Beefy Boxes and Bandwidth Generously Provided by pair Networks
Clear questions and runnable code
get the best and fastest answer
 
PerlMonks  

Loading all .txt files within current directory

by TJCooper (Beadle)
on Jan 31, 2016 at 12:13 UTC ( [id://1154128]=perlquestion: print w/replies, xml ) Need Help??

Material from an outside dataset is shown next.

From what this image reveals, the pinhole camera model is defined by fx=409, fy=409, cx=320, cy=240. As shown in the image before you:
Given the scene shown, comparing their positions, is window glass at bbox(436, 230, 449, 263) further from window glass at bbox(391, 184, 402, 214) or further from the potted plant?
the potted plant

TJCooper has asked for the wisdom of the Perl Monks concerning the following question:

I'm trying to deparse the following one-liner (using -MO=Deparse) in-order to construct it as a .pl script:

perl -i.tmp -lane '@ar = split /([ABC])/, $F[5]; $s = 0; $s += $n * ("A" eq $op ? 0 : 1) while ($n, $op) = splice @ar, 0, 2; $w = "g"; $l = length($F[9]); print "$w\t$F[2]\t$F[3]\t$l\t$F[5]\t0" if $F[1] =~ 50; $w = "y"; $l = length($F[9]); $p = $F[3]+$s; print "$w\t$F[2]\t$p\t$l\t$F[5]\t$s" if $F[1] =~ 10; print "Head1\tHead2\tHead3\tHead4\tVar1\tVar2" if $.==1; close ARGV if eof;' *.txt;

-MO=Deparse Output:

BEGIN { $^I = ".tmp"; } BEGIN { $/ = "\n"; $\ = "\n"; } LINE: while (defined($_ = <ARGV>)) { chomp $_; our(@F) = split(' ', $_, 0); @ar = split(/([ABC])/, $F[5], 0); $s = 0; $s += $n * ('A' eq $op ? 0 : 1) while ($n, $op) = splice(@ar, 0, 2 +); $w = 'g'; $l = length $F[9]; print "$w\t$F[2]\t$F[3]\t$l\t$F[5]\t0" if $F[1] =~ /50/; $w = 'y'; $l = length $F[9]; $p = $F[3] + $s; print "$w\t$F[2]\t$p\t$l\t$F[5]\t$s" if $F[1] =~ /10/; print "Head1\tHead2\tHead3\tHead4\tVar1\tVar2" if $. == 1; close ARGV if eof; } -e syntax OK

The deparsed output does not appear to include the ability to read in all .txt files within the current directory - without having to specify them on the command line such that they feed into ARGV. I was under the impression I could simply add to line-1:

my @ARGV = glob("*.txt");

And each file would be passed to <ARGV> for processing, however when running:

perl script.pl

Whilst in a current directory containing .txt files, nothing happens. No error is returned, but it does not process anything nor complete. I have also tried to wrap the code in a for-loop using:

my @ARGV = glob("*.txt"); foreach my $ARGV {

And alternatively getting the directory itself:

use cwd my $dir = cwd() foreach my $files (global("$dir/*.txt")) {

But this produces the same issue.

What am I missing? Also, given that I was originally creating backups using -i within the one-liner, how is this now handled within a script? Could this also cause issues?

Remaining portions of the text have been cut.